Matthew does not hesitate to name the evil that is in the world. “Herod,” he says. Four times he says it in the short passage we read this morning. Herod. Herod. Herod. And, after Herod died, his son Archelaus took his place. He was no better than his father. Yet, says Matthew, as powerful as Herod seems, there is another player at work who is more powerful still.
Herod has all the resources of the Roman Empire at his disposal, but he cannot control the scholars from the East. They bring news from outside the system. This is news that should have been kept secret. It should have been classified as a danger to national security, but it was not long before all of Jerusalem was buzzing with it. Angels, messengers from God, are afoot, undermining Herod’s carefully cultivated control.
It is much like C.S. Lewis’ story, The Lion, the Witch and the Wardrobe. At the beginning of the story, Narnia is ruled by the white witch. She makes it always winter but never Christmas. If any creature steps out of line, she turns it to stone. Then, rumours begin: Aslan has arrived in Narnia. Nobody has actually seen Aslan yet. It is still very much winter and there is no sign of Christmas but the whispered rumours spark hope. They spark hope, at least, among the creatures who have not given up or given in to the white witch’s power.
Matthew writes to struggling churches and say, “Herod is powerful and dangerous, but he is not God.” At the edges of his power, a very different future is coming to birth. This future, God’s salvation, is being sheltered, protected, carried by angels who speak into people’s dreams. This future is being protected and carried by Joseph who is open to alternate voices. He pays attention to them and dares to follow where they lead.
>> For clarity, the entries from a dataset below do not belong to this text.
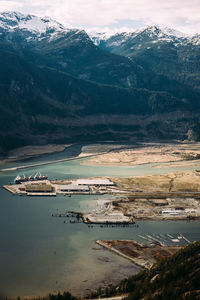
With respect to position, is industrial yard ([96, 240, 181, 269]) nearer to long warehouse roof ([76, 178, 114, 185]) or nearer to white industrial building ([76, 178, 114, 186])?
white industrial building ([76, 178, 114, 186])

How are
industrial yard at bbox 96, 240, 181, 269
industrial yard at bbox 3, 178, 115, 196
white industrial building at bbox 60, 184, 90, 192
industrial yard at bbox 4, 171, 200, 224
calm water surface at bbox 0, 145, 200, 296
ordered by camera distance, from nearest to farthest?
calm water surface at bbox 0, 145, 200, 296 → industrial yard at bbox 96, 240, 181, 269 → industrial yard at bbox 4, 171, 200, 224 → industrial yard at bbox 3, 178, 115, 196 → white industrial building at bbox 60, 184, 90, 192

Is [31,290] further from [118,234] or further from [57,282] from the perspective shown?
[118,234]

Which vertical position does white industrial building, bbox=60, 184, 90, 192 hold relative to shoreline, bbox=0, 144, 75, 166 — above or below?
below

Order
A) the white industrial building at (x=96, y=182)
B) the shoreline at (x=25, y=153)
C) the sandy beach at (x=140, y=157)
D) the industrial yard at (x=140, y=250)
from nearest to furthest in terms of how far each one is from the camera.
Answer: the industrial yard at (x=140, y=250)
the white industrial building at (x=96, y=182)
the sandy beach at (x=140, y=157)
the shoreline at (x=25, y=153)

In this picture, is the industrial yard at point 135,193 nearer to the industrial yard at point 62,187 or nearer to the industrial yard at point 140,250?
the industrial yard at point 62,187

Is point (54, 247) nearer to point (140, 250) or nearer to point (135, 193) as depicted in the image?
point (140, 250)

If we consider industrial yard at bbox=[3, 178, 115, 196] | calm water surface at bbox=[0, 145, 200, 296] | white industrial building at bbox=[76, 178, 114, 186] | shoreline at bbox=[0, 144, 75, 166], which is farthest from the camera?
shoreline at bbox=[0, 144, 75, 166]

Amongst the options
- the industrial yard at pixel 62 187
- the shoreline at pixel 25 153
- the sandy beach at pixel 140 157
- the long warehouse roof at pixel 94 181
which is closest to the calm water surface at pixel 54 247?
the industrial yard at pixel 62 187

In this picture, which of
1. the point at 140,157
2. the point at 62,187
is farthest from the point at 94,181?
the point at 140,157

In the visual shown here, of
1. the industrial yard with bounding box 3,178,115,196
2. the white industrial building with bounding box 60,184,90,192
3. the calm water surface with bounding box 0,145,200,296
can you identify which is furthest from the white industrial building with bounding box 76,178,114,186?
the calm water surface with bounding box 0,145,200,296

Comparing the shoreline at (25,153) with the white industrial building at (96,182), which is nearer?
the white industrial building at (96,182)
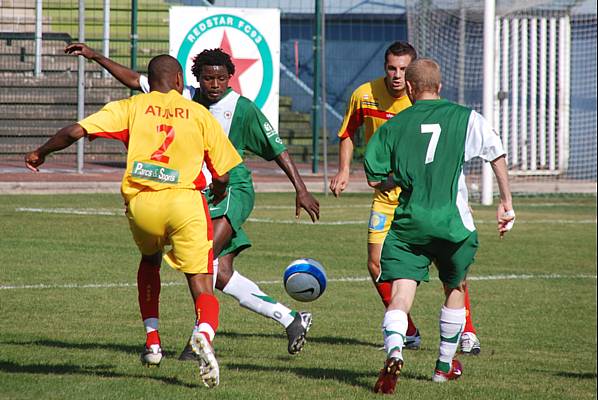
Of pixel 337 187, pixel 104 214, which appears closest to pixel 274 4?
pixel 104 214

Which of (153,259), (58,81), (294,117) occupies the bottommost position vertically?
(153,259)

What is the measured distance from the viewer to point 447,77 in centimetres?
2372

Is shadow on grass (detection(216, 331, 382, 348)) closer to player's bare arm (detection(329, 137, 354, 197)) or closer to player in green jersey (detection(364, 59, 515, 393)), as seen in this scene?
player's bare arm (detection(329, 137, 354, 197))

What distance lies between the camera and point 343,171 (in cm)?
795

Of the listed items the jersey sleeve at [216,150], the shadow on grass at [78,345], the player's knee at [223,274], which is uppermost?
the jersey sleeve at [216,150]

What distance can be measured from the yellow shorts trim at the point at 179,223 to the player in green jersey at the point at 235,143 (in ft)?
3.36

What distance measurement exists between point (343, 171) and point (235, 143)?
810mm

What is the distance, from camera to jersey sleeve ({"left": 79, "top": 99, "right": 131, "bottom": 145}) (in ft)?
20.5

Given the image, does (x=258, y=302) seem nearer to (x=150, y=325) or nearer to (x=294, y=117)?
(x=150, y=325)

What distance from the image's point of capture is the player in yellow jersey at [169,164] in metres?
6.28

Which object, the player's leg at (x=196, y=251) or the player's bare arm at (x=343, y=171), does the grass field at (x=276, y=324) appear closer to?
the player's leg at (x=196, y=251)

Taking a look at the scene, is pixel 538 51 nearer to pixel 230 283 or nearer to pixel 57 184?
pixel 57 184

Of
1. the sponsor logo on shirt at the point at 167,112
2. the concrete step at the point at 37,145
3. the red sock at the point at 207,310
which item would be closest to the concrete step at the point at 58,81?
the concrete step at the point at 37,145

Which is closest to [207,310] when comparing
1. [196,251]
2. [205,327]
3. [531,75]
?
[205,327]
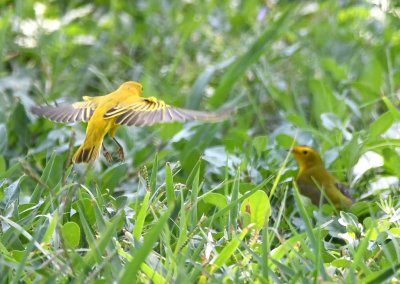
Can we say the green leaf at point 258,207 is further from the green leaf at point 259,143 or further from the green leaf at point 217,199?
the green leaf at point 259,143

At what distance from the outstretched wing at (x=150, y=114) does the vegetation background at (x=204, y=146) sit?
17 cm

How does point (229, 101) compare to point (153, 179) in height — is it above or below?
below

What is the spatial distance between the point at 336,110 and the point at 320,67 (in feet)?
2.92

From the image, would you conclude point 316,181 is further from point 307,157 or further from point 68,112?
point 68,112

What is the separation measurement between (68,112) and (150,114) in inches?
16.4

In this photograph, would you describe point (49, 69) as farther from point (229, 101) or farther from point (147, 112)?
point (147, 112)

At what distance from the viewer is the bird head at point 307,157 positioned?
3.99 m

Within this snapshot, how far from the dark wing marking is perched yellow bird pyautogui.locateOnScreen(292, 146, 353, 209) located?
87 cm

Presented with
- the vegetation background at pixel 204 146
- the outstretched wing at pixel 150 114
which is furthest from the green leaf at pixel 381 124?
the outstretched wing at pixel 150 114

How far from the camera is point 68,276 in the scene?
253 centimetres

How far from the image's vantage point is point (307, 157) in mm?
4059

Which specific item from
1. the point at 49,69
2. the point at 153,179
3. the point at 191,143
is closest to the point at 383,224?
the point at 153,179

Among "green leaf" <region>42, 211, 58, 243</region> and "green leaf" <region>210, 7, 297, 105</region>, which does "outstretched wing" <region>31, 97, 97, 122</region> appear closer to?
"green leaf" <region>42, 211, 58, 243</region>

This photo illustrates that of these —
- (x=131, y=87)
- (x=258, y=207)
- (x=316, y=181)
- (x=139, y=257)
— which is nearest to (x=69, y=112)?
(x=131, y=87)
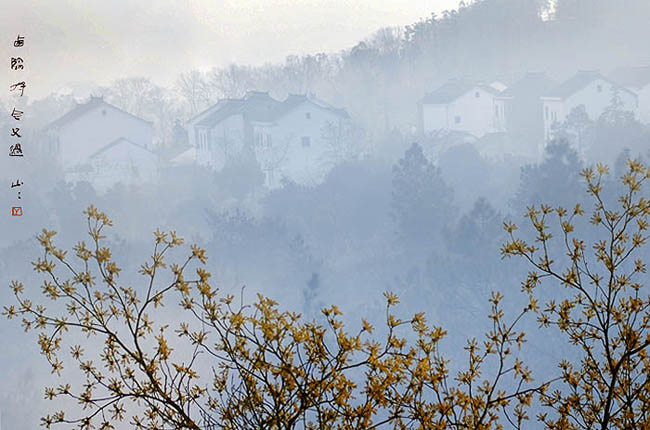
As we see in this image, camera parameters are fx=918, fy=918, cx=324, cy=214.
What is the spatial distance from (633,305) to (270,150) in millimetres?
9443

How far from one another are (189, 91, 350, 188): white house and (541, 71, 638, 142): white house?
236 cm

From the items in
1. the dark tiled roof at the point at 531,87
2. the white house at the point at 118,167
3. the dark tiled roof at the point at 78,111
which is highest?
the dark tiled roof at the point at 531,87

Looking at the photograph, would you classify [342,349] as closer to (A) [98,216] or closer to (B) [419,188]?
(A) [98,216]

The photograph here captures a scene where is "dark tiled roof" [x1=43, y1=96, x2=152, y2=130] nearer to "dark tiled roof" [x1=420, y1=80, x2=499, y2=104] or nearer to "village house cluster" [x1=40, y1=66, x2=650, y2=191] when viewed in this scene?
"village house cluster" [x1=40, y1=66, x2=650, y2=191]

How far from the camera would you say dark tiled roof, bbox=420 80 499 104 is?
1034 cm

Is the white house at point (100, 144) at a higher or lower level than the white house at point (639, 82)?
lower

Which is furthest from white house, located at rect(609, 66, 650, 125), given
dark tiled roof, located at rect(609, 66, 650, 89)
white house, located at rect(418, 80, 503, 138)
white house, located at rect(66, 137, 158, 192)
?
white house, located at rect(66, 137, 158, 192)

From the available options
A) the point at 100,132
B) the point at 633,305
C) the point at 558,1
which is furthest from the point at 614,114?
the point at 633,305

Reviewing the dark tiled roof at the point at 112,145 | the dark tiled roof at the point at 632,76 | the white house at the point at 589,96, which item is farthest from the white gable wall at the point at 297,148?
the dark tiled roof at the point at 632,76

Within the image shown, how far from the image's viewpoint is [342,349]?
0.85 m

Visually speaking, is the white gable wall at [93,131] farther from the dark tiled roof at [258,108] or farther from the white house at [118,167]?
the dark tiled roof at [258,108]

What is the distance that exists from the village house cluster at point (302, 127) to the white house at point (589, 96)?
1cm

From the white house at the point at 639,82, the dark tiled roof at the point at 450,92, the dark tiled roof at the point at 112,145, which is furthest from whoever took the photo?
the dark tiled roof at the point at 450,92

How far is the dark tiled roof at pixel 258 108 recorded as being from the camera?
33.2 ft
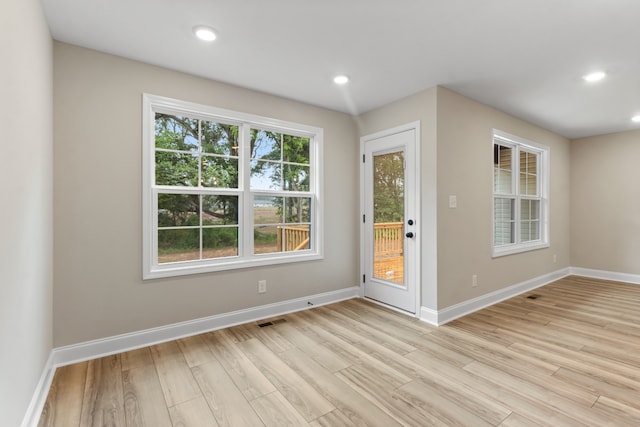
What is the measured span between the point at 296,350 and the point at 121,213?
187cm

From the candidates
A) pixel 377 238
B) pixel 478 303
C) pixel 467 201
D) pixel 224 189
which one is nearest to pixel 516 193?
pixel 467 201

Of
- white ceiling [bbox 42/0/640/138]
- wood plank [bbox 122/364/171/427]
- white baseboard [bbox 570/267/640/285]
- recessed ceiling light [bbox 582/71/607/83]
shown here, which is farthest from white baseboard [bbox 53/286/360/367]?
white baseboard [bbox 570/267/640/285]

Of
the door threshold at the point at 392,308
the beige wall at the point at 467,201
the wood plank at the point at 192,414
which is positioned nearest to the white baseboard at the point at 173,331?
the door threshold at the point at 392,308

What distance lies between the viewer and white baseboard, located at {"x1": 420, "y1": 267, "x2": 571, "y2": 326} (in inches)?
124

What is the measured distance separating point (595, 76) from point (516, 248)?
88.1 inches

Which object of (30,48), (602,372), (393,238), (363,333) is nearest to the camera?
(30,48)

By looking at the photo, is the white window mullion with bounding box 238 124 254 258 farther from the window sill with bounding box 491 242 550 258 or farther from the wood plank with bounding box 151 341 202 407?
the window sill with bounding box 491 242 550 258

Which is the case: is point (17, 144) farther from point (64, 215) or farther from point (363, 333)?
point (363, 333)

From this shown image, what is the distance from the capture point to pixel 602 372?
7.25ft

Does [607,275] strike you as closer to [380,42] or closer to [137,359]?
[380,42]

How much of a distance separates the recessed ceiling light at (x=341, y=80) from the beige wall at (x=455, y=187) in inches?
33.1

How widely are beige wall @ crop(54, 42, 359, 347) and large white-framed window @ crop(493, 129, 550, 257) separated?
348cm

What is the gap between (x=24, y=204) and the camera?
62.7 inches

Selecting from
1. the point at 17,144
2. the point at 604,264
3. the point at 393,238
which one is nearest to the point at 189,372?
the point at 17,144
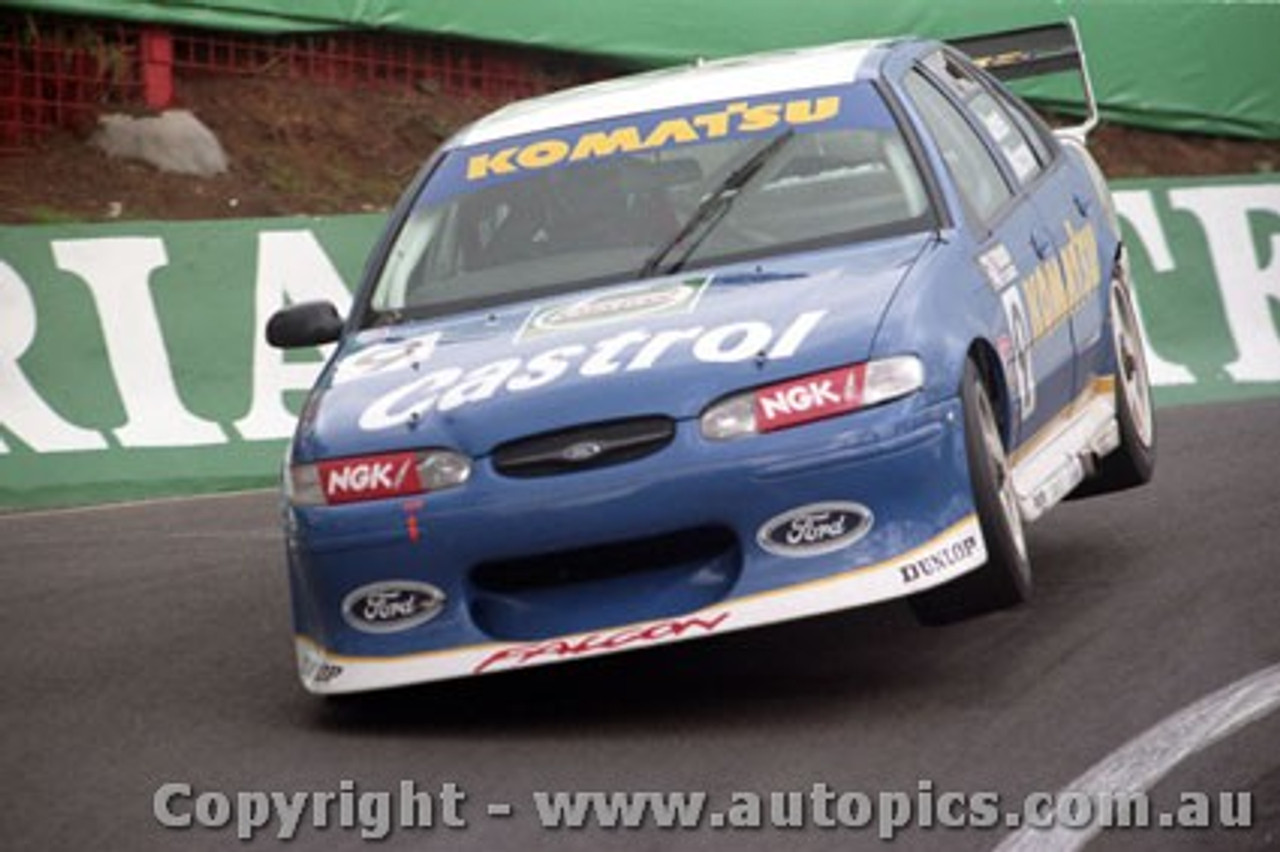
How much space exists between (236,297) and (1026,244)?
6001mm

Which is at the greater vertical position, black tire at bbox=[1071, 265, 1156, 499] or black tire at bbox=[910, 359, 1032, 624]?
black tire at bbox=[910, 359, 1032, 624]

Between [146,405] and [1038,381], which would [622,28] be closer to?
[146,405]

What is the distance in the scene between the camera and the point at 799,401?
7.33 meters

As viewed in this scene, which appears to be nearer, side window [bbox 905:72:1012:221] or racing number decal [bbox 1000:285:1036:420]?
racing number decal [bbox 1000:285:1036:420]

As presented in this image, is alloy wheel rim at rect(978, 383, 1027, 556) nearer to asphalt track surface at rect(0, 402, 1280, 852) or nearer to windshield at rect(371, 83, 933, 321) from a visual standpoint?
asphalt track surface at rect(0, 402, 1280, 852)

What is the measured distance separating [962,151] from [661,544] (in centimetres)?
226

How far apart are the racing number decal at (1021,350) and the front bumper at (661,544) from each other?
0.92 metres

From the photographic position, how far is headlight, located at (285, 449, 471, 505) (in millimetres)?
7469

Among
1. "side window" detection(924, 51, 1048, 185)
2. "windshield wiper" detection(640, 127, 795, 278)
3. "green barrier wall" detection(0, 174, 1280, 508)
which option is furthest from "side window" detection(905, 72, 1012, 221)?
"green barrier wall" detection(0, 174, 1280, 508)

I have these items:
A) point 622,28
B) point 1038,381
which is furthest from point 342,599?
point 622,28

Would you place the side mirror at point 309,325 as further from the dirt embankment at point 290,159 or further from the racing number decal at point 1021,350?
the dirt embankment at point 290,159

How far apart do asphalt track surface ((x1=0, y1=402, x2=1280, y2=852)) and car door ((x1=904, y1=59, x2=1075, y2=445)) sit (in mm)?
573

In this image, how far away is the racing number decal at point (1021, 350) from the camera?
835 cm

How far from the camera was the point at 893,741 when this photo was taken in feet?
22.7
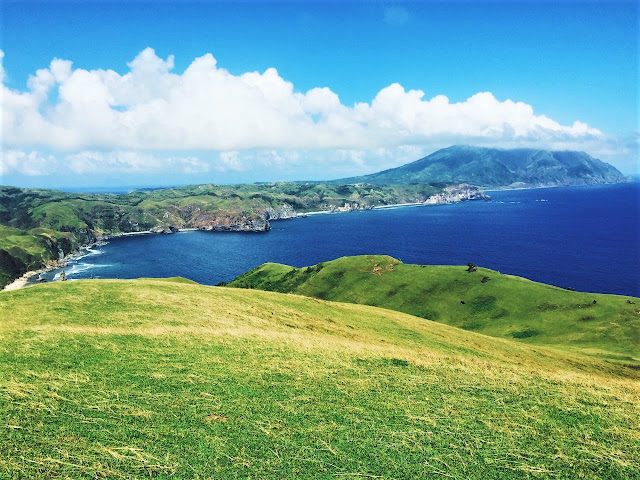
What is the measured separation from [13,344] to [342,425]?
2359 centimetres

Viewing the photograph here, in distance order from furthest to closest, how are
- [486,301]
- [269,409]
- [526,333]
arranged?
[486,301] → [526,333] → [269,409]

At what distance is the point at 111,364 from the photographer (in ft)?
74.7

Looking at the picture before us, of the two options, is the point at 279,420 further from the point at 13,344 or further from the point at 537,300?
the point at 537,300

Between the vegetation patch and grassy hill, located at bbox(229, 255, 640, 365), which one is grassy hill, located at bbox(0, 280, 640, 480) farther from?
the vegetation patch

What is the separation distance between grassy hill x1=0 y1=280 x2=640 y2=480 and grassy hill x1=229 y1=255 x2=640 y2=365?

It does not seem like much, does it? All the power of the empire is pitted against an old carpenter from a small town in Galilee. Yet, this is how our God works. God works on the margins, behind the scenes, among small gatherings of faithful folk who are willing to listen to the word from God and to follow it into a new and different future.
We do not know much about Joseph. The few times we do encounter him in Matthew, he has a dream in which a messenger from God sends his life in a very different direction from what he had planned. He follows the word, even when it seems crazy to do so. By doing that, he ends up carrying the salvation of the world in the midst of powerful forces that try to destroy it.
There was a time within the memory of most of us here when, to be a Christian, was to have special access in the corridors of power of the nation. To be a Christian was to have a predominant say in shaping the values of the culture. That is not the case anymore. We now carry the gospel in the midst of powerful forces that threaten it.
It is not just the viability of our congregations that is threatened (although that is also true). It is that the way of life which Jesus forms in those who follow him is rapidly disappearing. It is increasingly rare to find people who are committed to living in truth. It is increasingly rare to find people whose imaginations are nurtured by the biblical hope that comes form a God who makes new beginnings where none seem possible. More and more people are willing to trade their freedom for the sake of comfort and security. So few people know how to shape their relationships by God’s grace and mercy and forgiveness instead of by selfishness and greed. All those practices and habits are basic building blocks in creating communities where all people can thrive. That is what is threatened in a culture where Herod dominates.
Like Joseph, we are summoned to carry this precious, fragile treasure that comes to us in Jesus Christ. It will mean travelling down paths we would not have chosen on our own. However, we have been warned: we cannot stay where we are. We cannot stay the way we are.
It is easy to feel helpless against the challenges that face us. We may wonder if what we are doing is making any difference at all. So, we gather on the day after Christmas and tell again the story of our God who works through a poor family on the edge of empire to bring salvation into the world.
It does not sound like a revolutionary or powerful strategy; except, over 2000 years later, Herod is a minor footnote in a few history books. The story of Mary and Joseph and the child named “Save” is shaping human communities around the world. Among Napoleon Bonaparte’s last words are these: “Alexander, Caesar, Charlemagne and I founded empires; but on what foundation do we rest the creations of our genius? Upon force. Jesus Christ founded an empire upon love and, at this hour, millions of people would die for him.”
Our God’s power resides in the mystery of grace and truth and hope. It is carried down through the ages in the ordinary lives of people who are willing to hear and to receive and to obey that Word. Thanks be to God.